» Task requirements: Swap every "concrete step" in the lines below for "stone step" and keep everything else the same.

» Given entries:

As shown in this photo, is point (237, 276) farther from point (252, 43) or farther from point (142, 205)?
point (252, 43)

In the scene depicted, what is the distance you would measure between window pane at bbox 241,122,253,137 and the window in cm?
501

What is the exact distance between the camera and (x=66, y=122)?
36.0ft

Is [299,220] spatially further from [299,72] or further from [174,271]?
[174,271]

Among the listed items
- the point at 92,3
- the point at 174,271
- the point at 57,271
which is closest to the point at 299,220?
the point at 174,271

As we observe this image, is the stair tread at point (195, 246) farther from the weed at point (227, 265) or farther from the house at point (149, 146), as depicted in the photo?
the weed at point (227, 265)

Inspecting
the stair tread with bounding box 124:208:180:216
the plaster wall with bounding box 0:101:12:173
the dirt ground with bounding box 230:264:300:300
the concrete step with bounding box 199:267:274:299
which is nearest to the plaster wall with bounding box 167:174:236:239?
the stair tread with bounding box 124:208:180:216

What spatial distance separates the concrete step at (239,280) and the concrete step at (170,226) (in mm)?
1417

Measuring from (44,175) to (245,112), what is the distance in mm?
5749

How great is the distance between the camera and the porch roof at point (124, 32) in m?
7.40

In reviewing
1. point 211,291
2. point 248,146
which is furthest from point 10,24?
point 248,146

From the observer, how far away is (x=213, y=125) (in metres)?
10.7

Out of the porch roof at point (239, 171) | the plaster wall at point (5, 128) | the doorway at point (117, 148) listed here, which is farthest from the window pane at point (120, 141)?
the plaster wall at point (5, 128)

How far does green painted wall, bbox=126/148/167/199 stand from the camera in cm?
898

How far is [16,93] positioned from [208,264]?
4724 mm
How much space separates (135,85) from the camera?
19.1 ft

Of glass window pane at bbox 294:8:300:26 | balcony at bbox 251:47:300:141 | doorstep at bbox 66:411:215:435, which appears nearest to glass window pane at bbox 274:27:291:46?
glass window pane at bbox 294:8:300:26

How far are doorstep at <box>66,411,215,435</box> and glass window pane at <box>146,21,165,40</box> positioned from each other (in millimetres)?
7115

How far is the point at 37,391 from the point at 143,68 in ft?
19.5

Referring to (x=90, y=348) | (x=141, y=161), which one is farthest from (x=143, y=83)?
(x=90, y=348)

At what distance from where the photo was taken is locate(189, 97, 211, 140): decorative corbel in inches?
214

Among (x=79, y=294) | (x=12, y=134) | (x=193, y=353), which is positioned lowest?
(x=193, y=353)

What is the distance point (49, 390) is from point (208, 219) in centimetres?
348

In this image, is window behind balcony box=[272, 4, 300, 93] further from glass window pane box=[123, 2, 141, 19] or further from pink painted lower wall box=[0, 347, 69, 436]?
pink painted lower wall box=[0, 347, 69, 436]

» Solution for this exercise:
As shown in this photo, is point (237, 276) farther from point (252, 43) or farther from point (142, 205)?
point (252, 43)

In the scene depicted, what is the distance you would measure between window pane at bbox 241,122,253,137 and the window in cm?
501

What is the exact distance between the camera and (x=66, y=122)?
36.0ft

Is [299,220] spatially further from [299,72] or further from [174,271]?
[174,271]

Among the listed items
- the point at 92,3
- the point at 174,271
- the point at 57,271
which is closest to the point at 299,220?
the point at 174,271

As we observe this image, is the stair tread at point (195, 246) farther from the weed at point (227, 265) or farther from the house at point (149, 146), as depicted in the photo?
the weed at point (227, 265)

Inspecting
the stair tread with bounding box 124:208:180:216
the plaster wall with bounding box 0:101:12:173
the dirt ground with bounding box 230:264:300:300
the stone step with bounding box 199:267:274:299
which is nearest to the plaster wall with bounding box 167:174:236:239?
the stair tread with bounding box 124:208:180:216

What spatial distance separates the stone step at (239,280) and the stone step at (170,226) (in mm)?
1417

Measuring from (44,175) to (245,112), what is the distance in mm?
5749

How great is the distance between the camera and the porch roof at point (124, 32) in m?
7.40

In reviewing
1. point 211,291
2. point 248,146
which is furthest from point 10,24?
point 248,146

From the observer, how far away is (x=213, y=125) (in metres)?
10.7

Out of the porch roof at point (239, 171) | the plaster wall at point (5, 128) | the doorway at point (117, 148) listed here, which is farthest from the window pane at point (120, 141)?
the plaster wall at point (5, 128)

How far does green painted wall, bbox=126/148/167/199 stand from the camera in cm?
898

How far is [16,93] positioned from [208,264]?
4724 mm
How much space separates (135,85) from the camera?
19.1 ft

Of glass window pane at bbox 294:8:300:26 | balcony at bbox 251:47:300:141 | doorstep at bbox 66:411:215:435, which appears nearest to glass window pane at bbox 274:27:291:46?
glass window pane at bbox 294:8:300:26

How far are doorstep at <box>66,411,215,435</box> and glass window pane at <box>146,21,165,40</box> positioned from each other (in millimetres)?
7115

How far is the point at 37,391 from the point at 143,68 in ft?
19.5

Referring to (x=90, y=348) | (x=141, y=161), which one is farthest from (x=143, y=83)?
(x=90, y=348)

At what distance from where the photo was taken is locate(189, 97, 211, 140): decorative corbel in inches?
214

Among (x=79, y=294) | (x=12, y=134) | (x=193, y=353), which is positioned lowest?
(x=193, y=353)

What is the distance point (49, 390) is from point (208, 219) in centimetres?
348

In this image, is window behind balcony box=[272, 4, 300, 93] further from glass window pane box=[123, 2, 141, 19] or further from pink painted lower wall box=[0, 347, 69, 436]?
pink painted lower wall box=[0, 347, 69, 436]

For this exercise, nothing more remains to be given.